Typical use cases include:

  • smoothing a rating factor derived from a continuous variable
  • imposing monotonicity
  • restricting coefficients to a predefined relativity structure
  • introducing expert-based relativities within existing model levels
  • simplifying the final tariff for practical implementation

In most cases, refinement is applied to the premium model, rather than to the separate frequency or severity models. The purpose of refinement is not primarily to smooth intermediate model components, but to impose structure on the final pricing signal that will be used in the tariff.

Example setup

The workflow below starts from a standard premium modelling setup:

  • analyse a continuous variable with a GAM
  • convert it to tariff classes
  • fit frequency and severity models
  • combine both into a premium proxy
  • fit an unrestricted premium model

library(insurancerating)
library(dplyr)

age_policyholder_frequency <- riskfactor_gam(
  data = MTPL,
  nclaims = "nclaims",
  x = "age_policyholder",
  exposure = "exposure"
)

clusters_freq <- construct_tariff_classes(age_policyholder_frequency)

dat <- MTPL |>
  mutate(age_policyholder_freq_cat = clusters_freq$tariff_classes) |>
  mutate(across(where(is.character), as.factor)) |>
  mutate(across(where(is.factor), ~ biggest_reference(., exposure)))

freq <- glm(
  nclaims ~ bm + age_policyholder_freq_cat,
  offset = log(exposure),
  family = poisson(),
  data = dat
)

sev <- glm(
  amount ~ zip,
  weights = nclaims,
  family = Gamma(link = "log"),
  data = dat |> filter(amount > 0)
)

premium_df <- dat |>
  add_prediction(freq, sev) |>
  mutate(premium = pred_nclaims_freq * pred_amount_sev)

burn_unrestricted <- glm(
  premium ~ zip + bm + age_policyholder_freq_cat,
  weights = exposure,
  family = Gamma(link = "log"),
  data = premium_df
)

Before refinement, inspect the unrestricted coefficient structure:


rating_table(burn_unrestricted)
#>                  risk_factor       level est_burn_unrestricted
#> 1                (Intercept) (Intercept)          1.073720e+04
#> 2                        zip           1          1.000000e+00
#> 3                        zip           0          3.739250e-01
#> 4                        zip           2          7.575359e-01
#> 5                        zip           3          7.325754e-01
#> 6  age_policyholder_freq_cat     (39,84]          1.000000e+00
#> 7  age_policyholder_freq_cat     [18,25]          2.167946e+00
#> 8  age_policyholder_freq_cat     (25,32]          1.488489e+00
#> 9  age_policyholder_freq_cat     (32,39]          1.205259e+00
#> 10 age_policyholder_freq_cat     (84,95]          5.868964e-01
#> 11                        bm          bm          9.980489e-01

rating_table(burn_unrestricted, 
             model_data = premium_df, 
             exposure = "exposure") |>
  autoplot()

At this stage, the coefficients reflect the unrestricted model fit. In practice, this output may already be informative, but still too irregular or too detailed for direct tariff use.

The refinement object

Refinement begins with:


ref <- prepare_refinement(burn_unrestricted)
ref
#> <rating_refinement>
#> Base model: glm, lm
#> Steps: 0

A rating_refinement object stores:

  • the fitted base model
  • the underlying model data
  • the refinement steps added to the workflow

At this point, the model itself has not been refitted. The refinement object represents a proposed tariff adjustment structure, not yet the final fitted result.

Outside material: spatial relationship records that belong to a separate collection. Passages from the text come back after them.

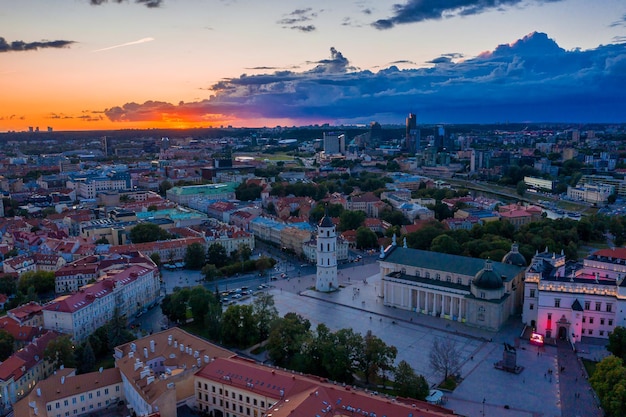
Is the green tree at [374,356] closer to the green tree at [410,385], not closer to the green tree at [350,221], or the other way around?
the green tree at [410,385]

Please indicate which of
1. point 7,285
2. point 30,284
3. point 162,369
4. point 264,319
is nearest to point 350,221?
point 264,319

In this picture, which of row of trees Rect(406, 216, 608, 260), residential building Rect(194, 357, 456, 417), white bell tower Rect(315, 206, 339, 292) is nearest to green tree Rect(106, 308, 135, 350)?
residential building Rect(194, 357, 456, 417)

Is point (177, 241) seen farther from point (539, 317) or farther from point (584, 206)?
point (584, 206)

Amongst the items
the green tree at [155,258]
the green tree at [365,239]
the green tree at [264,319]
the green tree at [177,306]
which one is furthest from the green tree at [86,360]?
the green tree at [365,239]

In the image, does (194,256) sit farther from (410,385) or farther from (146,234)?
(410,385)

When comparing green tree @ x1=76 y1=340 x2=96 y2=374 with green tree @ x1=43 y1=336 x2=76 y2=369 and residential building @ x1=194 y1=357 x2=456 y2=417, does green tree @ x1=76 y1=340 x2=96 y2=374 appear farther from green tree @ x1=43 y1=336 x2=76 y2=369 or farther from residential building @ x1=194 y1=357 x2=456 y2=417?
residential building @ x1=194 y1=357 x2=456 y2=417
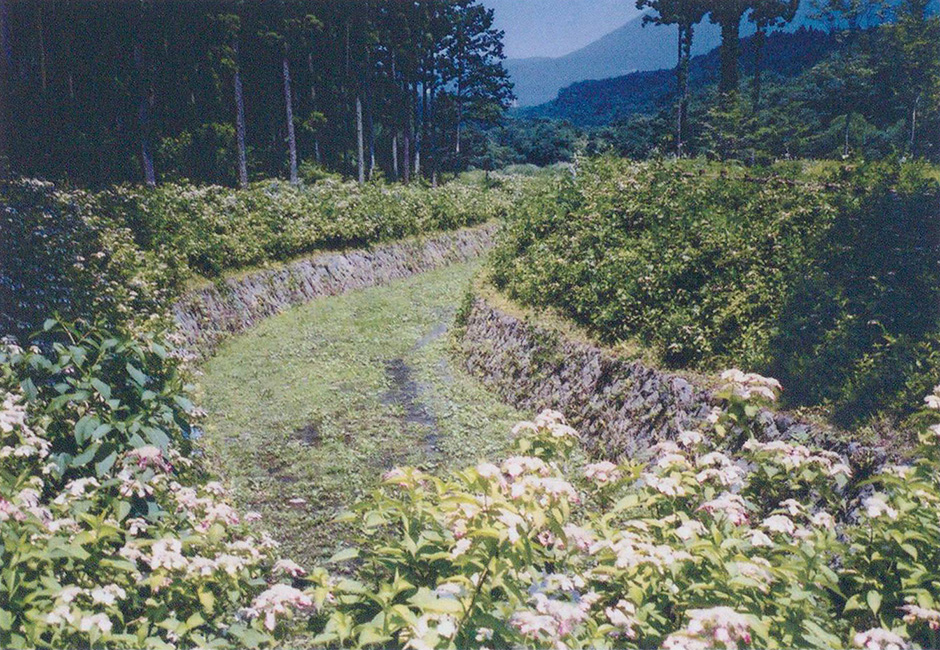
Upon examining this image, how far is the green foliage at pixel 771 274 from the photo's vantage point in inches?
269

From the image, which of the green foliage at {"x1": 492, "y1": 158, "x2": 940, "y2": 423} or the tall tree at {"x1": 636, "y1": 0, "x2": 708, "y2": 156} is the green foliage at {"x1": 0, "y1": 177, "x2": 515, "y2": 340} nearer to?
the green foliage at {"x1": 492, "y1": 158, "x2": 940, "y2": 423}

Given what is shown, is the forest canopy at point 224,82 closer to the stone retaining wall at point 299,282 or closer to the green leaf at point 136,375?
the stone retaining wall at point 299,282

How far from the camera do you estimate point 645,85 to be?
306 feet

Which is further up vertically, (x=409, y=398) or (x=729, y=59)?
(x=729, y=59)

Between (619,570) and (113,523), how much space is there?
9.13ft

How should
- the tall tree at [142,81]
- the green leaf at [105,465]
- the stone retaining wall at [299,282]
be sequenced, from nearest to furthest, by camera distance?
1. the green leaf at [105,465]
2. the stone retaining wall at [299,282]
3. the tall tree at [142,81]

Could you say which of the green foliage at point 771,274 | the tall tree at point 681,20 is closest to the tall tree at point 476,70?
the tall tree at point 681,20

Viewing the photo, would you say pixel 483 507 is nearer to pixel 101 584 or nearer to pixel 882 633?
pixel 882 633

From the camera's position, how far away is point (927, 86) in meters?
29.3

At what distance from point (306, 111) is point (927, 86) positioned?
119 feet

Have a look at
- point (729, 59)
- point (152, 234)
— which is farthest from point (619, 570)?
point (729, 59)

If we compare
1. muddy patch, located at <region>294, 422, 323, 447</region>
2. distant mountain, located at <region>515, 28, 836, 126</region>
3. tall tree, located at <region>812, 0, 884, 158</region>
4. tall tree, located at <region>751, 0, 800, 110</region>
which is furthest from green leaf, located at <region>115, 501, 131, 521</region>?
distant mountain, located at <region>515, 28, 836, 126</region>

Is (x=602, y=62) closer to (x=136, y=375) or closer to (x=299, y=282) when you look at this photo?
(x=299, y=282)

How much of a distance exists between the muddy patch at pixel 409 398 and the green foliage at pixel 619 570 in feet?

This distinction is deliberate: refinement steps can be inspected before they are incorporated into the final model.

Smoothing

Purpose

Smoothing is used when a rating factor derived from a continuous variable contains undesirable local variation.

For example, a coefficient pattern such as:

  • age 30–34 lower
  • age 34–38 higher
  • age 38–42 lower again

may be statistically possible, but undesirable in a tariff. Smoothing imposes a more stable structure on the rating factor.

Adding smoothing


ref <- ref |>
  add_smoothing(
    x_cut = "age_policyholder_freq_cat",
    x_org = "age_policyholder",
    breaks = seq(18, 95, 5),
    weights = "exposure"
  )

The key arguments are:

  • x_cut: the binned factor present in the GLM
  • x_org: the original continuous variable
  • breaks: the preferred commercial cut points
  • smoothing: the smoothing specification
  • weights: optional weighting, typically exposure

Inspecting smoothing before refit


print(ref)
#> <rating_refinement>
#> Base model: glm, lm
#> Steps: 1
#> 1. smoothing [age_policyholder_freq_cat]
autoplot(ref, variable = "age_policyholder_freq_cat")

This plot belongs to the pre-refit workflow. It shows:

  • the original fitted coefficients
  • the proposed smoothed structure

The purpose is to inspect the refinement step itself, before it is incorporated into the final fitted model.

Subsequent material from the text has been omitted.